According to the company, the AI can identify heart murmurs with 87 percent sensitivity and 87 percent specificity. In comparison, primary care physicians unaided by AI had a 43 percent sensitivity and 69 percent specificity, according to a study in European Heart Journal. When used with the Eko DUO stethoscope, the AI reportedly detected AFib with 99 percent sensitivity and 97 percent specificity.
"Two centuries after its invention, the stethoscope is still the front line tool to detect cardiovascular disease," says Dr. Patrick McCarthy, Executive Director of the Bluhm Cardiovascular Institute at Northwestern Medicine and member of Eko's Scientific Advisory Board. "Eko's development of artificial intelligence algorithms to help clinicians better interpret sounds, identify arrhythmias and detect heart murmurs during a physical exam is going to make a huge difference in our ability to care for patients."

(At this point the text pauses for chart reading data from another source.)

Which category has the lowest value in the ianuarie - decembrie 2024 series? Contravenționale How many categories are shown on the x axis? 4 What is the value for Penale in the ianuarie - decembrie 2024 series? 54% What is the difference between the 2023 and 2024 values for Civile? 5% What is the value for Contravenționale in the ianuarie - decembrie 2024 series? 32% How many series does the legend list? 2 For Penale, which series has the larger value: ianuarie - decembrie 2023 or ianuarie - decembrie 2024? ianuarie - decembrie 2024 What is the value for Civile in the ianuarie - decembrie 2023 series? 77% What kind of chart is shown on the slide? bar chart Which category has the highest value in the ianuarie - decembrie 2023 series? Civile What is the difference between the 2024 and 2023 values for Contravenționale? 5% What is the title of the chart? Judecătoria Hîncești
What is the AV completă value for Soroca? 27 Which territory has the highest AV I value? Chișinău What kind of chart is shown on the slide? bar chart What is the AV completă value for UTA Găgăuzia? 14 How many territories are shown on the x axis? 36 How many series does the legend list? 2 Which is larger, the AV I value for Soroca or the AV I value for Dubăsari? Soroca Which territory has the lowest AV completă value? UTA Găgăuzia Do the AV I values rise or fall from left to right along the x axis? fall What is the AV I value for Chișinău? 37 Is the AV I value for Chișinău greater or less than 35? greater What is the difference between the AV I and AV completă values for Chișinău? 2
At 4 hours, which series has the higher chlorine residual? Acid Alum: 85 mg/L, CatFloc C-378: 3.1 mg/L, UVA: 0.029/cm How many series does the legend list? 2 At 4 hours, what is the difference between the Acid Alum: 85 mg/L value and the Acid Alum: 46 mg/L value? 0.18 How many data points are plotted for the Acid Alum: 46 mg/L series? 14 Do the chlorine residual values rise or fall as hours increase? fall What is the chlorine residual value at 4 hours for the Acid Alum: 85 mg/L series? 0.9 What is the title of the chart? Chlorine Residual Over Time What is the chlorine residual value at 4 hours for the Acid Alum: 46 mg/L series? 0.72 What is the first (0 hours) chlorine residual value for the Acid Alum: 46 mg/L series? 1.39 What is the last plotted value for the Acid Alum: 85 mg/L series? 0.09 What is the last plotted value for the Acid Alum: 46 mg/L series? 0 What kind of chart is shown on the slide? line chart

The AI is meant to be used with Eko's digital stethoscopes, which are already on the market. This FDA clearance gives the company the greenlight to deploy its murmur- and AFib-detection algorithms. In December, the FDA granted another Eko algorithm "breakthrough status," fast-tracking it for approval. That algorithm uses ECG data to identify Left Ventricular Ejection Fraction (LVEF), a measure commonly used to diagnose heart failure. If and when that algorithm is cleared, Eko's digital stethoscopes will be able to use AI to screen for heart failure, valve disease and AFib, and all of that will be possible during routine physical exams.